Order Matters! Harnessing a World of Orderings for Reasoning over Massive Data

Paper Title: 
Order Matters! Harnessing a World of Orderings for Reasoning over Massive Data
Emanuele Della Valle, Stefan Schlobach, Markus Krötzsch, Alessandro Bozzon, Stefano Ceri, and Ian Horrocks
More and more applications require real-time processing of massive, dynamically generated, ordered data; order is an essential factor as it reflects recency or relevance. Semantic technologies risk being unable to meet the needs of such applications, as they are not equipped with the appropriate instruments for answering queries over massive, highly dynamic, ordered data sets. In this vision paper, we argue that some data management techniques should be exported to the context of semantic technologies, by integrating ordering with reasoning, and by using methods which are inspired by stream and rank-aware data management. We systematically explore the problem space, and point both to problems which have been successfully approached and to problems which still need fundamental research, in an attempt to stimulate and guide a paradigm shift in semantic technologies.
Full PDF Version: 
Submission type: 
Responsible editor: 

Revised manuscript, now accepted, after an accept with minor revisions in round one. Reviews for the initial version are below.

Solicited review by Alessandra Mileo:

This vision paper considers the problem of dynamically reason about semantic web data treating them as streams.
Authors argue how exploiting appropriate data management techniques to semantic web could help taking into account the ordered nature of data within the processing phase, with high potential for accuracy, performance and scalability.
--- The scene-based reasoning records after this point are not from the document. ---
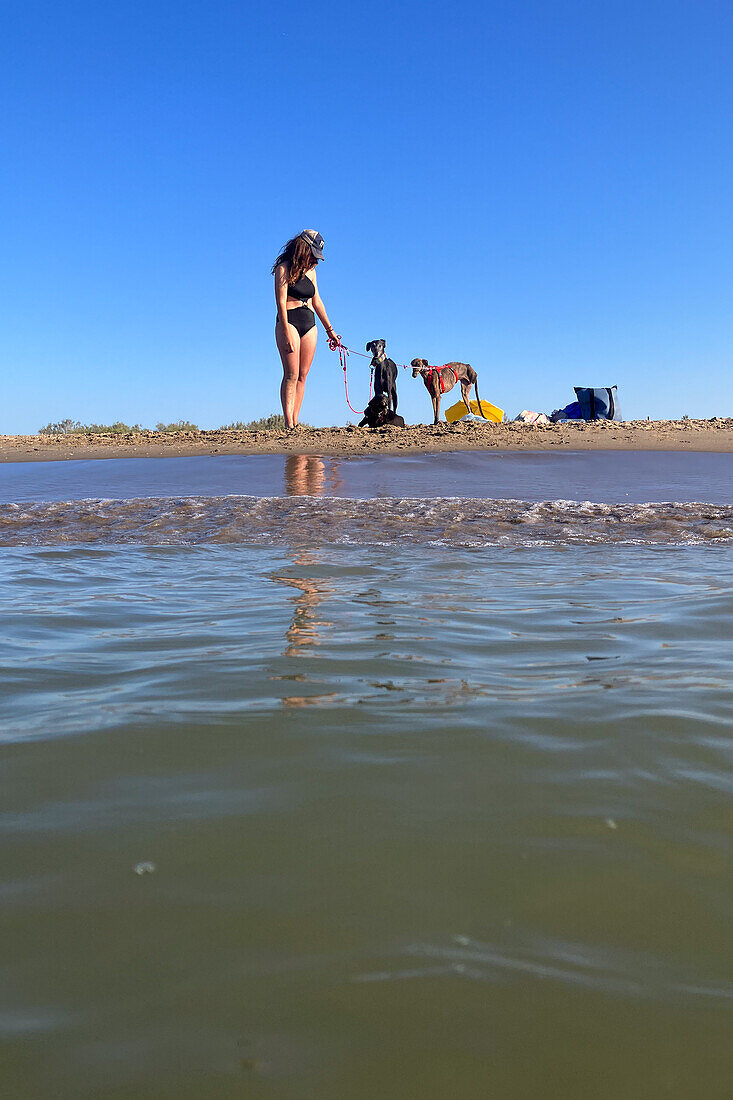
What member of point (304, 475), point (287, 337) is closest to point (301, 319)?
point (287, 337)

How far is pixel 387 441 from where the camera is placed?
405 inches

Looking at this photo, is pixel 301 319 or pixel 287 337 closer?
pixel 287 337

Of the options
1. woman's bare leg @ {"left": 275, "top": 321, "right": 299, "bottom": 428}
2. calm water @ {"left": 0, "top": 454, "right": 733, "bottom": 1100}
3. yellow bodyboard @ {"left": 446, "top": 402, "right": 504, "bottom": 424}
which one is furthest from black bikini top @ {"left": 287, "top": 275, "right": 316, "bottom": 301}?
calm water @ {"left": 0, "top": 454, "right": 733, "bottom": 1100}

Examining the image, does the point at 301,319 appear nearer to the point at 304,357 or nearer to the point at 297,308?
the point at 297,308

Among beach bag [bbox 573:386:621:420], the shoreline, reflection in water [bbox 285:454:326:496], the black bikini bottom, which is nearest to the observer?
reflection in water [bbox 285:454:326:496]

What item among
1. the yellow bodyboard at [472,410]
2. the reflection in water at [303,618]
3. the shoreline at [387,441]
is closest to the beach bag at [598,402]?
the yellow bodyboard at [472,410]

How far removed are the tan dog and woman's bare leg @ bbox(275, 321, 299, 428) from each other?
3778mm

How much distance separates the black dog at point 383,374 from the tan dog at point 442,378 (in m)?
1.70

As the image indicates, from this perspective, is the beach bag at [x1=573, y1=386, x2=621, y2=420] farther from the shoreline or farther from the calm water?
the calm water

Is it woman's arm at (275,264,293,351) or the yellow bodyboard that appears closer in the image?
woman's arm at (275,264,293,351)

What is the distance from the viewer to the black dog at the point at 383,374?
12.3 m

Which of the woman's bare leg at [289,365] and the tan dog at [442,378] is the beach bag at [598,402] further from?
the woman's bare leg at [289,365]

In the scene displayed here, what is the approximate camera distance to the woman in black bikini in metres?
10.3

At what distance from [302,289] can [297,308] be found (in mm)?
240
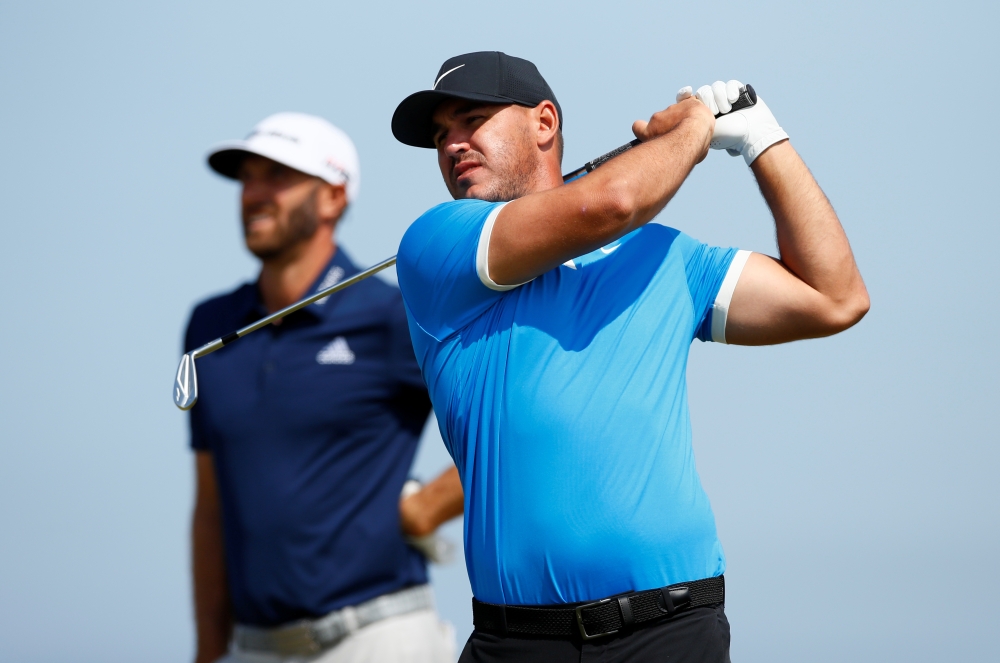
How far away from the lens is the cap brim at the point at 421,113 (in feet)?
9.14

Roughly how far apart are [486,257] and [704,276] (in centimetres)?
50

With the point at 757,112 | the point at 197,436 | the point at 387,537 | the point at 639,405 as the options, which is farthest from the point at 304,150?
the point at 639,405

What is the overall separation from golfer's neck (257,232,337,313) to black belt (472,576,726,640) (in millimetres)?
1861

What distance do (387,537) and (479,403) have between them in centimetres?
124

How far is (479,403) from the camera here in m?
2.42

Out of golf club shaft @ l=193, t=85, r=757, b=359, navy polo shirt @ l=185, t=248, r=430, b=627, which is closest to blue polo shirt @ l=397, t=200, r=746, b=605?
golf club shaft @ l=193, t=85, r=757, b=359

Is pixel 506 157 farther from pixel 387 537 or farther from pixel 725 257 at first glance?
pixel 387 537

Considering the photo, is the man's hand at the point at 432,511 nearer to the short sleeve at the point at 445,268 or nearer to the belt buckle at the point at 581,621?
the short sleeve at the point at 445,268

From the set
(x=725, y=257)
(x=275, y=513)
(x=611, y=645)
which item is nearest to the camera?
(x=611, y=645)

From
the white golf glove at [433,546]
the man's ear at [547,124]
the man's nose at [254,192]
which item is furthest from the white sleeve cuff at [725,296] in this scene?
the man's nose at [254,192]

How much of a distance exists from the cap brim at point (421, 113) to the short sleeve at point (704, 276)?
55 centimetres

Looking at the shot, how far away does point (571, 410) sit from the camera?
2297 millimetres

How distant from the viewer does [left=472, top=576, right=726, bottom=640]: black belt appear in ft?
7.33

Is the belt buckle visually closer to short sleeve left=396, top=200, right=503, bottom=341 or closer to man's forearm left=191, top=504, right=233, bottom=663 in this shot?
short sleeve left=396, top=200, right=503, bottom=341
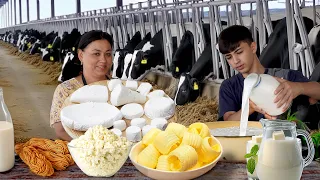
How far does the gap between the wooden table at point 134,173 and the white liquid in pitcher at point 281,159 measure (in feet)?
0.55

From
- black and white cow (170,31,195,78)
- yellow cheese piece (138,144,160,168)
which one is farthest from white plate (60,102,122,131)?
black and white cow (170,31,195,78)

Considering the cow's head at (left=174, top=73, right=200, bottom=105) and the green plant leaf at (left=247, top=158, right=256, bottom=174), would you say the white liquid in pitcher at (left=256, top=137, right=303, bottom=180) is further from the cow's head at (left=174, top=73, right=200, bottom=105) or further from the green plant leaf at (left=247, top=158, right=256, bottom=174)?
the cow's head at (left=174, top=73, right=200, bottom=105)

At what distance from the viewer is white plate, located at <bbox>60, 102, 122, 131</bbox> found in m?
1.57

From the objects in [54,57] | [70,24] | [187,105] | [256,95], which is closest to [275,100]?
[256,95]

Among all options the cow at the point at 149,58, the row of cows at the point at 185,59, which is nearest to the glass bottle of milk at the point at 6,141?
the row of cows at the point at 185,59

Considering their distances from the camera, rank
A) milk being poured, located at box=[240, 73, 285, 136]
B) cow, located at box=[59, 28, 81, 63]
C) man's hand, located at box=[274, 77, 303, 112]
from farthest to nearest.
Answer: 1. cow, located at box=[59, 28, 81, 63]
2. man's hand, located at box=[274, 77, 303, 112]
3. milk being poured, located at box=[240, 73, 285, 136]

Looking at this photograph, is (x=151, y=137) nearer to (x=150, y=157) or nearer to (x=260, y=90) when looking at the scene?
(x=150, y=157)

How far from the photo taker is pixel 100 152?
1.13 m

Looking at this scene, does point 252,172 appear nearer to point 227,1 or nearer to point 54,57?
point 227,1

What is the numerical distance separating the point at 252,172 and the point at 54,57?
8918mm

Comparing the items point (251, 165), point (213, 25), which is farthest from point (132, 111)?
point (213, 25)

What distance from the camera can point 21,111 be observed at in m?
5.07

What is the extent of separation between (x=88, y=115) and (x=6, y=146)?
0.45 metres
Authors provide a list of scenarios where such intrinsic correlation between data and time should be considered in reasoning to obtain better results.
This of course raises several challenges, especially in terms of trade-offs between scalability, run-time response and quality of the answers, as the authors point out.
Approximation (related to better performance) and parallelisms (related to scalability) are considered key orthogonal research dimensions for order-aware reasoning, and some discussion is presented on how reasoning on ordered data streams can benefit from those.

The paper is generally well written and it provides proper arguments for each claim.
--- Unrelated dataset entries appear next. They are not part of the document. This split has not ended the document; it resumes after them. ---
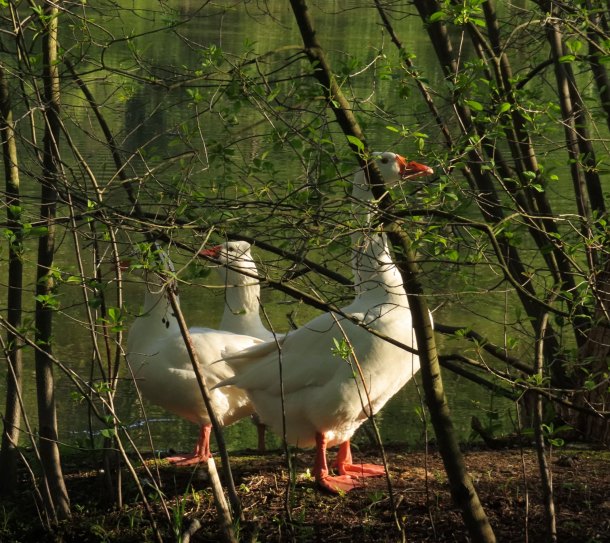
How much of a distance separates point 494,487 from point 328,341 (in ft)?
3.83

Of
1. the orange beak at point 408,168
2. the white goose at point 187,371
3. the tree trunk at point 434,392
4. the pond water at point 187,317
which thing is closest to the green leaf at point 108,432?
the pond water at point 187,317

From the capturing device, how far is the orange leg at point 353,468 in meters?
5.44

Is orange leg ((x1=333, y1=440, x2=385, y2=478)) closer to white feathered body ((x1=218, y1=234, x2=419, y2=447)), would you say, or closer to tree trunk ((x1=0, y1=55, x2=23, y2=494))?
white feathered body ((x1=218, y1=234, x2=419, y2=447))

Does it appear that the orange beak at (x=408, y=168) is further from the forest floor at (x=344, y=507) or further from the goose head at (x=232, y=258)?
the forest floor at (x=344, y=507)

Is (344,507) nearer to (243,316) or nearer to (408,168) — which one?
(408,168)

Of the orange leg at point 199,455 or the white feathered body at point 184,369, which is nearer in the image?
the orange leg at point 199,455

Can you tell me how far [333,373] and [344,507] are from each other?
0.86 m

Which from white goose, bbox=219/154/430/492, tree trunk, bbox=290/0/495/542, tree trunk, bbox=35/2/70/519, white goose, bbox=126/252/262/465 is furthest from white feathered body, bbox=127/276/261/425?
tree trunk, bbox=290/0/495/542

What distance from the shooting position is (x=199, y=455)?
619 cm

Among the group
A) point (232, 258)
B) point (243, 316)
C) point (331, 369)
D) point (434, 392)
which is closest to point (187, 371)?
point (243, 316)

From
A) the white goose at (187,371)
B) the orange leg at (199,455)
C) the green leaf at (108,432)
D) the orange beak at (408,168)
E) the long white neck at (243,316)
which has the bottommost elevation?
the orange leg at (199,455)

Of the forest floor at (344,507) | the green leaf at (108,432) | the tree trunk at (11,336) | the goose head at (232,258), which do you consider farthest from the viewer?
the tree trunk at (11,336)

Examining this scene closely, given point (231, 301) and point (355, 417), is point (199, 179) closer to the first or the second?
point (231, 301)

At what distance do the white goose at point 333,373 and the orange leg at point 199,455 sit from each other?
0.46 m
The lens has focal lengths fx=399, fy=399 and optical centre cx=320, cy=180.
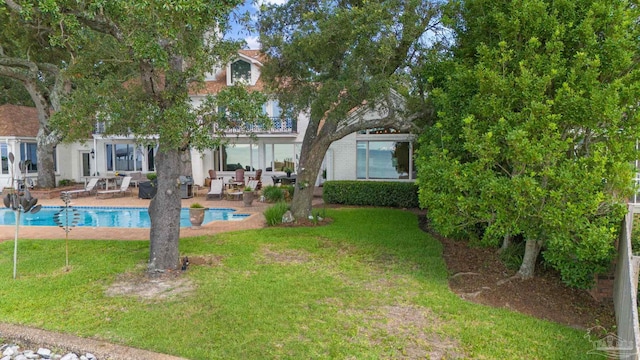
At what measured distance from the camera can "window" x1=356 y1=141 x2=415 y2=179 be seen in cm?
1914

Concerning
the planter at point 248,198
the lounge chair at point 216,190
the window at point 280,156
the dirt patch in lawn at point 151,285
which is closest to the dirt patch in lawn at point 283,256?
the dirt patch in lawn at point 151,285

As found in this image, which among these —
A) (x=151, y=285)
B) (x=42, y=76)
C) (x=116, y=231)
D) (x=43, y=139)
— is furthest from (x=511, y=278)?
(x=42, y=76)

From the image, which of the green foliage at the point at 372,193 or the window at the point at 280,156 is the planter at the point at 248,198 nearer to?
the green foliage at the point at 372,193

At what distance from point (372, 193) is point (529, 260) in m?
9.14

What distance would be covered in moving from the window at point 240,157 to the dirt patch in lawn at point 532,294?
692 inches

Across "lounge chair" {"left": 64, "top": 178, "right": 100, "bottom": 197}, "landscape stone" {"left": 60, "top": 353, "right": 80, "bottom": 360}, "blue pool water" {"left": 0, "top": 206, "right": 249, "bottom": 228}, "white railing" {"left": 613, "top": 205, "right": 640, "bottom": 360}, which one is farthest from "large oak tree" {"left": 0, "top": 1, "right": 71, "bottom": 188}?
"white railing" {"left": 613, "top": 205, "right": 640, "bottom": 360}

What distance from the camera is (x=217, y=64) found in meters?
8.43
I have a few comments/suggestions for minor revisions, related to i) the application scenario and ii) the analysis of related relevant research and techniques.

i) Application scenarios:

It is perfectly clear how real-time analysis would provide better analytics , but I wonder which is the specific collaboration or industry or expert in the application field, with which these aspects have been discussed.
For example: I suppose there are flight controllers used for adapting flight paths and react to emergencies: how do they relate to 2.1?
Also, using real-time reasoning to reform simulation for testing jet engine in a reactive way would safe experimental time and efforts, and probably provide better analysis, but was there any collaboration going on with jet engine designer? Is there any reference to how time-consuming this activity can become and what are the practical aspects of the simulation in which such approach would help?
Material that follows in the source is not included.